All of these issues came back to budget, purpose and audience.  Further detail required more man-hours, and the purpose of the project precluded shipping the artifacts off to India (were that to be a practical or legal option at all).  Given the enormous size of the collection increasing the specificity required will have a significant impact on the project’s manpower cost.  Similarly, changes in standards for the data storage (marked-up documents, more exhaustive photography) would have massive impacts on both personnel and storage costs.  The project is also inherently inefficient (on the surface) because it rotates through groups of individuals who have no prior experience with curation.  This results in approximately one to two months of the standard six-month course being spent getting up to speed on the job at hand.  The project could be done more efficiently if a standard cadre of full-time curators were working on it, but the program was intended to help provide job experience and placement in addition to the direct curation responsibilities.  That social service aspect of the project (presumably) pays off in the long run, helping the veteran participants to find more stable long-term employment which will have long-term economic benefits.

With regard to purpose and audience, what is the role of the VCP, and ACoE curation efforts more generally?  As I understand it, by law the ACoE is responsible for keeping its collections preserved and available.  Traditionally they have been housed in archives (or the basements of Universities) and have been hard to access.  The VCP is part of an effort to not only meet the minimum requirements of preserving those collections, but rendering those collections useful to the American public and researcher.  So, how much money is justified for such a purpose?  Is it good enough to just store these assets, need they be digitized, and for whom?
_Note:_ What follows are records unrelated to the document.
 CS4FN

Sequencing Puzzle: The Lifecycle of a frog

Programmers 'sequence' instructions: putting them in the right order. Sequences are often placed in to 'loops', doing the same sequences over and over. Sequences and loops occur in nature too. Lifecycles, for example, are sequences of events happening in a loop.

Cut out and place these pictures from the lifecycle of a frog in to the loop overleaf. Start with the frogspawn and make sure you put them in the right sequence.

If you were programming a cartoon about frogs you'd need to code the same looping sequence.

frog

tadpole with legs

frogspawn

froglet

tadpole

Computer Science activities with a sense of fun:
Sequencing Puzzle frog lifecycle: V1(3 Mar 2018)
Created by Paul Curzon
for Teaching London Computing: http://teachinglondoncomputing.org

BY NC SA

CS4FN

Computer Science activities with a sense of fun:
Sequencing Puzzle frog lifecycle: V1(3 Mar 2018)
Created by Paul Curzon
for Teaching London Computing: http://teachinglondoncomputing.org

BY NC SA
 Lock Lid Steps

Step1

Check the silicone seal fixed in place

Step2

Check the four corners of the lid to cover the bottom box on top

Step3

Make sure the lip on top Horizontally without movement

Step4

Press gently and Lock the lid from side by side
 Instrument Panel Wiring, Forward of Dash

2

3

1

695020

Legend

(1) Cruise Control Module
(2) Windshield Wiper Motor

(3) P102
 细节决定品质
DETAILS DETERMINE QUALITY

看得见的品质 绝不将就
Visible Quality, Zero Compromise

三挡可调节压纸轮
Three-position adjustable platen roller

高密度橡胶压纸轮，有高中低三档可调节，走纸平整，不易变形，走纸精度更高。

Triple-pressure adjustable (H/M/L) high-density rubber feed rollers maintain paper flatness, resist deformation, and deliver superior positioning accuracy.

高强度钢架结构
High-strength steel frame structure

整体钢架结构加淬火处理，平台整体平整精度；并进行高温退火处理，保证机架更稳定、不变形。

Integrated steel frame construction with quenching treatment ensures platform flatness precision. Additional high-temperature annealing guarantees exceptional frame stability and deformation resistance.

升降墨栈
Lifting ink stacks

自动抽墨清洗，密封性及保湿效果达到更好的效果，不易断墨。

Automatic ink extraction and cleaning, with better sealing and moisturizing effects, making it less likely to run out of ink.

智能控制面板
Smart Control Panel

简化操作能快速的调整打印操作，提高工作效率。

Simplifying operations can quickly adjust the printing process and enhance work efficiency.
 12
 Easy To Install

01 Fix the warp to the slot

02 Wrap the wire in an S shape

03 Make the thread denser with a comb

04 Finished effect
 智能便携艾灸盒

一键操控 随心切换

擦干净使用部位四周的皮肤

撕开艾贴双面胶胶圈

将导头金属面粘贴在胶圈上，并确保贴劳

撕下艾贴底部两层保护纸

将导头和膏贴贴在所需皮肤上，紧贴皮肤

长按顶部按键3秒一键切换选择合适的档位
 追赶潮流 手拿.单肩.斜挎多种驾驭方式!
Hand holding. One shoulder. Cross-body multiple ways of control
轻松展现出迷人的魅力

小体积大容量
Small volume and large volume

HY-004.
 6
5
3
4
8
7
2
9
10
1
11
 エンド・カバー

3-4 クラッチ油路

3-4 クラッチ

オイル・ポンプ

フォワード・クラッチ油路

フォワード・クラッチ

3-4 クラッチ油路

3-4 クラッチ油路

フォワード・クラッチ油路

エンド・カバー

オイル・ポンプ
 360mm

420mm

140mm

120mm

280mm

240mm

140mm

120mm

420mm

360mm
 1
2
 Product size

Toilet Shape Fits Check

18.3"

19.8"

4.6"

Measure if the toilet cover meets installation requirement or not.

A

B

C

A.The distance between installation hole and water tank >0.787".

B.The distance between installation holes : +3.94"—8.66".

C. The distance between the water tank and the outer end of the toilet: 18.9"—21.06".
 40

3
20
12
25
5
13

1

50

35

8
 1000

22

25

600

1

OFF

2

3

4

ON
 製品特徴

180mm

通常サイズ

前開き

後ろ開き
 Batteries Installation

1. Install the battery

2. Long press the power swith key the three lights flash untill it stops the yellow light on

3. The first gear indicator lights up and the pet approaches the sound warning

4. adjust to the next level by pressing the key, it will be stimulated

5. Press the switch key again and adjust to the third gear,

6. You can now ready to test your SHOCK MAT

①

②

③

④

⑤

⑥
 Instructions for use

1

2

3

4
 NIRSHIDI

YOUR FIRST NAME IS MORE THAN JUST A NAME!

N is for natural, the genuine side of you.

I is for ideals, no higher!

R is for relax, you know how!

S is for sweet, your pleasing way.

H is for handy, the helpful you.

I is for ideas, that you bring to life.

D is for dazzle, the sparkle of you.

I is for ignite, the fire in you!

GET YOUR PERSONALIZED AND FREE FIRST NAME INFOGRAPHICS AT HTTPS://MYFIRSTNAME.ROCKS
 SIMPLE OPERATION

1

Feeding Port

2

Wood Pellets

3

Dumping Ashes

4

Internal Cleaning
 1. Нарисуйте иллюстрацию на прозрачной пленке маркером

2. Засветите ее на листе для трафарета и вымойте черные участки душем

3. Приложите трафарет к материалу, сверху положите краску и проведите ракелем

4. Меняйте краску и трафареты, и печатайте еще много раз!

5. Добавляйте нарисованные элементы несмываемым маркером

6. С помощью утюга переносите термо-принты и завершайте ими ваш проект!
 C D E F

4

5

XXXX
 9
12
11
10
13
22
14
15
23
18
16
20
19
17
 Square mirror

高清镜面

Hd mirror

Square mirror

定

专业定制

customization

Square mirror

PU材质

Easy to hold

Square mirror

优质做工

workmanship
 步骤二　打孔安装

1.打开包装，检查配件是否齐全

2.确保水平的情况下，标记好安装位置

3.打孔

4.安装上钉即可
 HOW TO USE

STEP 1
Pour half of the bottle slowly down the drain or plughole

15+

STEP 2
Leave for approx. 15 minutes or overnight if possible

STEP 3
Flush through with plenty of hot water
The intended audience is a major issue; if these collections were to be maximally useful for researchers then the necessary additional data would be very large.  As it is, some use will be able to be had from the digitized collections (certainly a great deal more than before), but trips to the archive might still be necessary.  If, however, the audience is intended more for the general public or the school system (a much easier sell in a time of constrained budgets!) then the data provided will be sufficient.  The one great caveat is that the records cannot be easily amended later.  Once begun, major changes to things like description standards would essentially require redoing all aspects of the project that have to be amended.

This post has already been longer than I intended, but it has ignored major aspects of the program, including website hosting, the social benefits of the program, the collaboration it has required and sparked, and more.  I hope that this post has accomplished its goal of putting some concrete examples to some of the issues with major historical (or, in this case, archaeological) digitization projects.